Gather every line of the rows below that contains the word "What". Uppercase and lowercase letters count as different.

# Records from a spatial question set
========================================================================

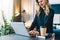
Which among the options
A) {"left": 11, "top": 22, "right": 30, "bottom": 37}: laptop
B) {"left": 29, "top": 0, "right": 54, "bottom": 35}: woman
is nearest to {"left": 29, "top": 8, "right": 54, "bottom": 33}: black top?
{"left": 29, "top": 0, "right": 54, "bottom": 35}: woman

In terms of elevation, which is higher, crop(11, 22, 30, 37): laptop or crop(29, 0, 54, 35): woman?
crop(29, 0, 54, 35): woman

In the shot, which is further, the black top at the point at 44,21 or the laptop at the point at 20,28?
the black top at the point at 44,21

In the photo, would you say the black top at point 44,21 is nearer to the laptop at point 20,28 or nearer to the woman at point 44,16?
the woman at point 44,16

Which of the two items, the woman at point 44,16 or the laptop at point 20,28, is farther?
the woman at point 44,16

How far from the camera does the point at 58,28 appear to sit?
3250mm

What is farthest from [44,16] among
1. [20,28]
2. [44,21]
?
[20,28]

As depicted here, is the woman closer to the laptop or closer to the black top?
the black top

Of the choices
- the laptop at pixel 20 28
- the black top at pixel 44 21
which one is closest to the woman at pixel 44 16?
the black top at pixel 44 21

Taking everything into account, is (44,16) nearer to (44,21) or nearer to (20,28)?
(44,21)

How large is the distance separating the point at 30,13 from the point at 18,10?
532mm

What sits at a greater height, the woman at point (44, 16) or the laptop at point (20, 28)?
the woman at point (44, 16)

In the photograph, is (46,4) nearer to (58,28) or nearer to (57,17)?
(58,28)

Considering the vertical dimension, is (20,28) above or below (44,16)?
below

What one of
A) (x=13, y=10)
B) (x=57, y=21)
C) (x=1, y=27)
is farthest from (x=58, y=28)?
(x=13, y=10)
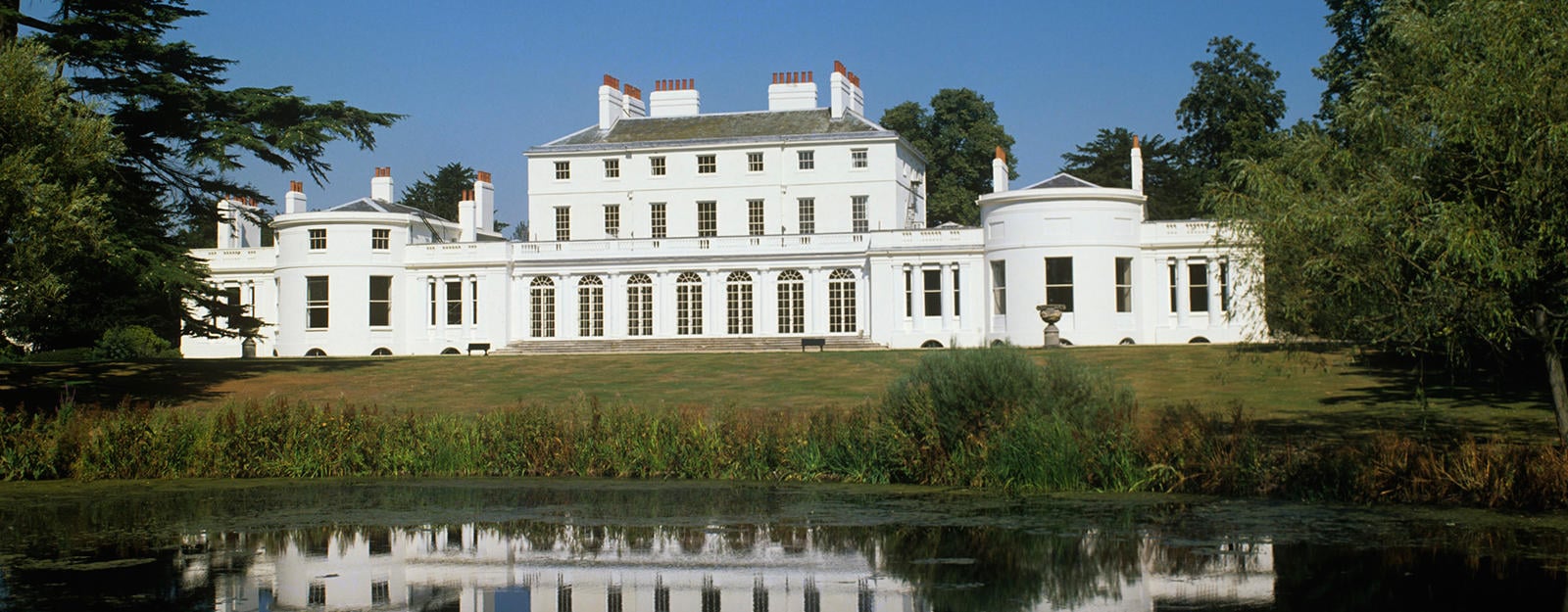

========================================================================

# Task response
What is farthest from [44,16] among
What sits at a greater height, the woman at point (44, 16) or the laptop at point (20, 28)?
What one of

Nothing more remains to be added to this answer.